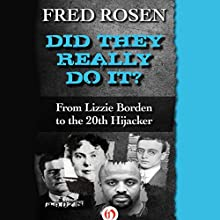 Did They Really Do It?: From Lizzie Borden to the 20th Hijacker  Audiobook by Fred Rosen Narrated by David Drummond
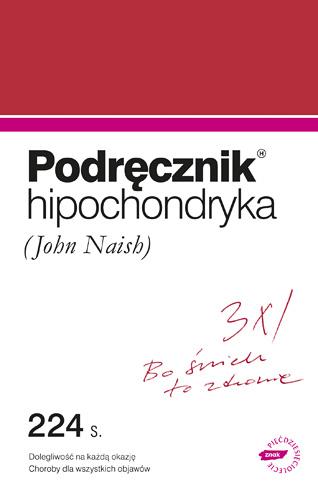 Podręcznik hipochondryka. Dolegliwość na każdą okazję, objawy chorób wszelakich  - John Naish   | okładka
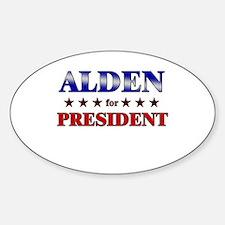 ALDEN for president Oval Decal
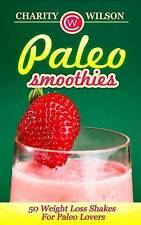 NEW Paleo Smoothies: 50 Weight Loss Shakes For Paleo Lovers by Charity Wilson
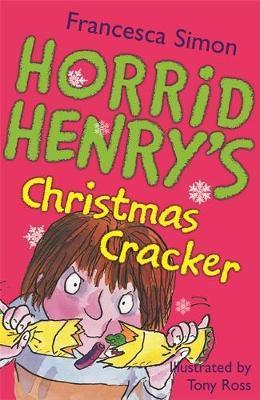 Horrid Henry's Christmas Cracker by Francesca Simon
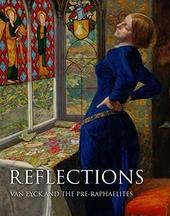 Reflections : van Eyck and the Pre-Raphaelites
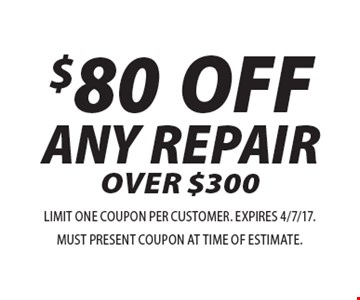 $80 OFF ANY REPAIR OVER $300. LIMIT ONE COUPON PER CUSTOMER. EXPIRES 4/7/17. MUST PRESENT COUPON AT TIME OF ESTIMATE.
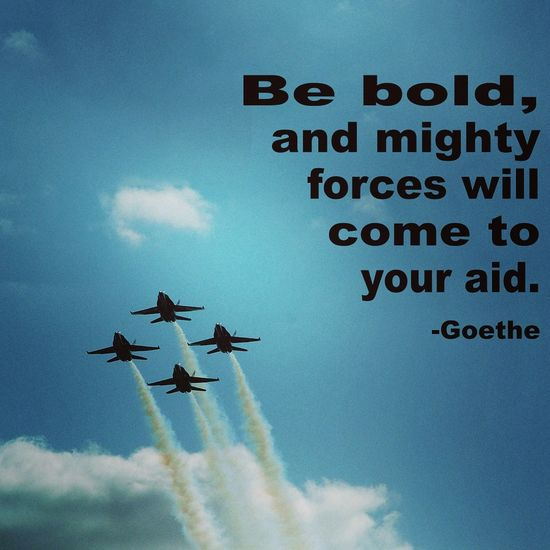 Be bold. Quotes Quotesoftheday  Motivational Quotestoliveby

--------------------------------------------------

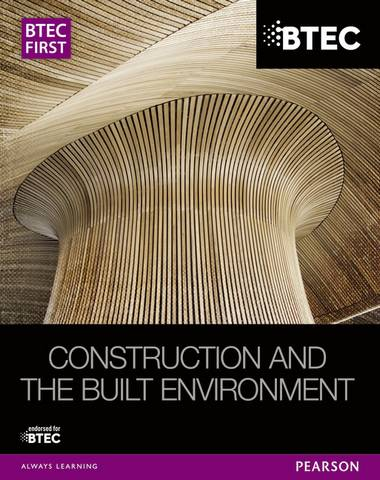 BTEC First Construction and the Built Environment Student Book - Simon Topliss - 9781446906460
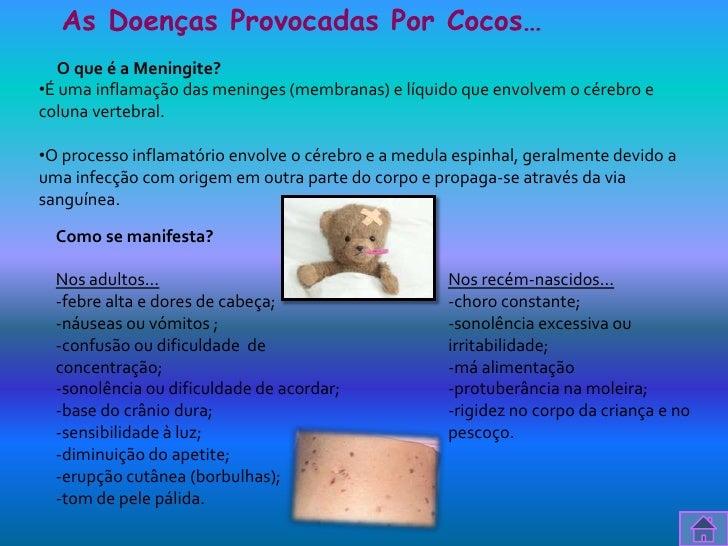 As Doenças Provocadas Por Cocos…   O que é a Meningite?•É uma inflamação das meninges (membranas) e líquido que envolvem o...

--------------------------------------------------

--- Your instructions ---
Range to print from the listing above: from the line with "BTEC First Construction" up to and including the line with "As Doenças Provocadas". Please print those lines exactly, with no pictures and nothing more.

--- Reply to the exercise ---
 BTEC First Construction and the Built Environment Student Book - Simon Topliss - 9781446906460
 As Doenças Provocadas Por Cocos…   O que é a Meningite?•É uma inflamação das meninges (membranas) e líquido que envolvem o...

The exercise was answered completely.